Visiting my further me.
It‘s like coming home. Parts of me are already evolute – others not. Impressed, jealous, motivated to be brave,
to be who I want to be. Inspired to just do it.
Allow myself to fail.
Accept to fail.
Learn to fail better.
Street like rollercoasters
Uber race
Trains on time
No “wir entschuldigen die Verspätung ihre deutsche Bahn” [“we excuse the delay your deutsche Bahn”]
It’s tracked on time
I”m watching out for Michael Endes the man in grey and feel like Momo just with a camera instead of a turtle
Squared widows in black
mirroring the next one
Walls in grey
Little tiles
A grid
No humans
Machines working inside in boxes
Trying to climb up a a triangle
Health is falling down
for too many
Sometimes I wish to look like a wolf to be respected have that mask.

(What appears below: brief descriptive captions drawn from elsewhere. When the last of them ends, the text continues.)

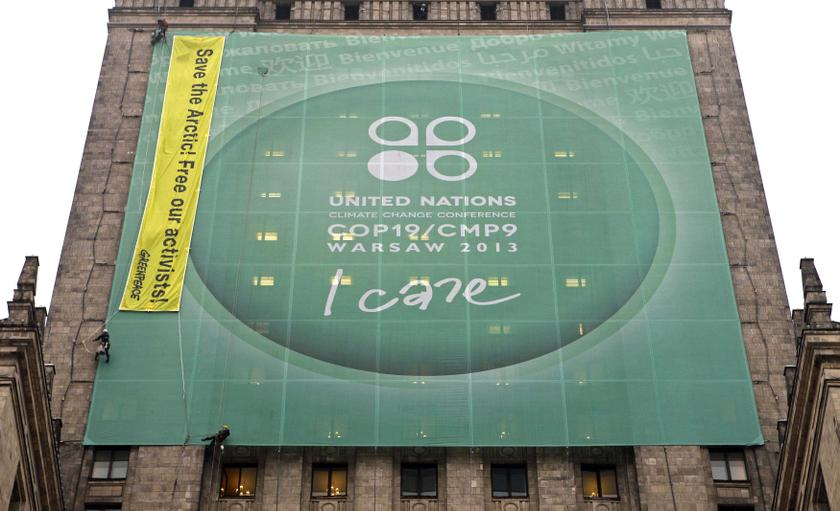 Greenpeace activists place a banner on the Palace of Culture and Science demanding protection of the Arctic region and the release of the so-called 'Arctic 30' group during COP19 in Warsaw November 21, 2013. —Reuters pic
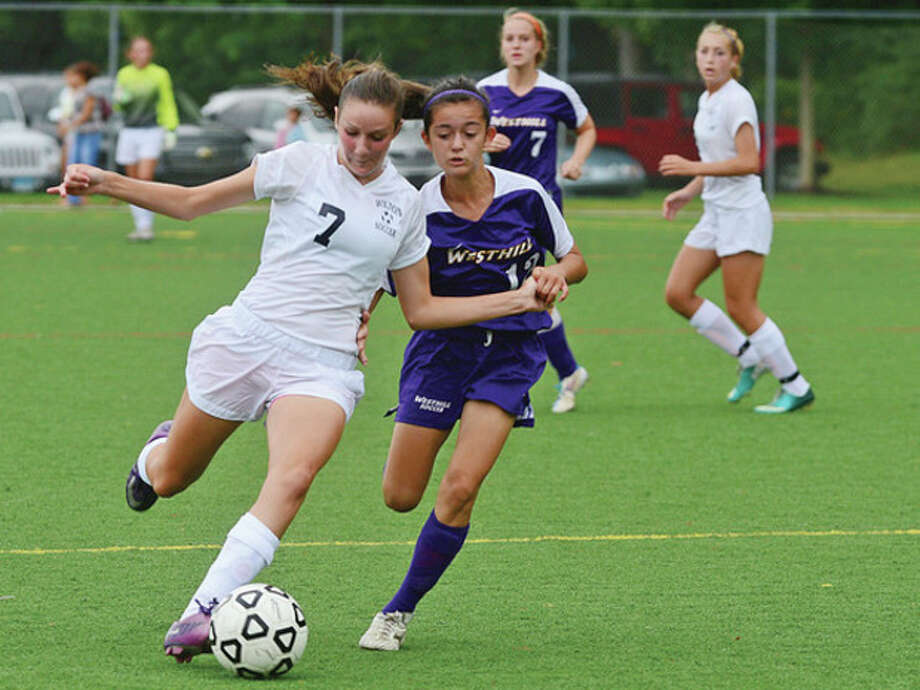 Hour photo/Erik TrautmannWilton's Haley English, left, battles against a Westhill defender during Saturday's game at Wilton's Lilly Field. The visiting Vikings made off with a 1-0 victory. / ©2012 Pascal Photographic Studios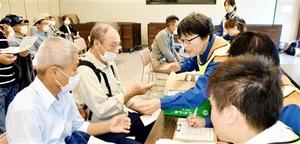 原子力防災訓練で福井県おおい町の職員らからヨウ素剤に見立てたあめ玉をもらう町民=8月26日、同町ふるさと交流センター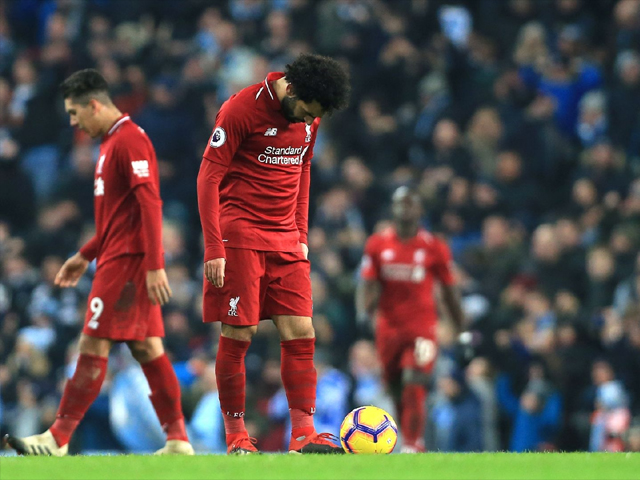 Mohamed Salah of Liverpool and his team look dejected during the Premier League match between Manchester City and Liverpool FC at the Etihad Stadium on January 3, 2019 in Manchester, United Kingdom. PHOTO: GETTY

I look young. Thats alright. That’s me. I’m not masking up my face with make-up to look like someone. For what? For who?
But I’m not cute. There is a reason the first book in my life had the title “von wegen süß”. Cute feels like looking down on me. Petting my heat.
If I should describe Amsterdam in one word it’s: “colorful”. Why are those objects there. How was their journey? Is it their graveyard? Tell me your story.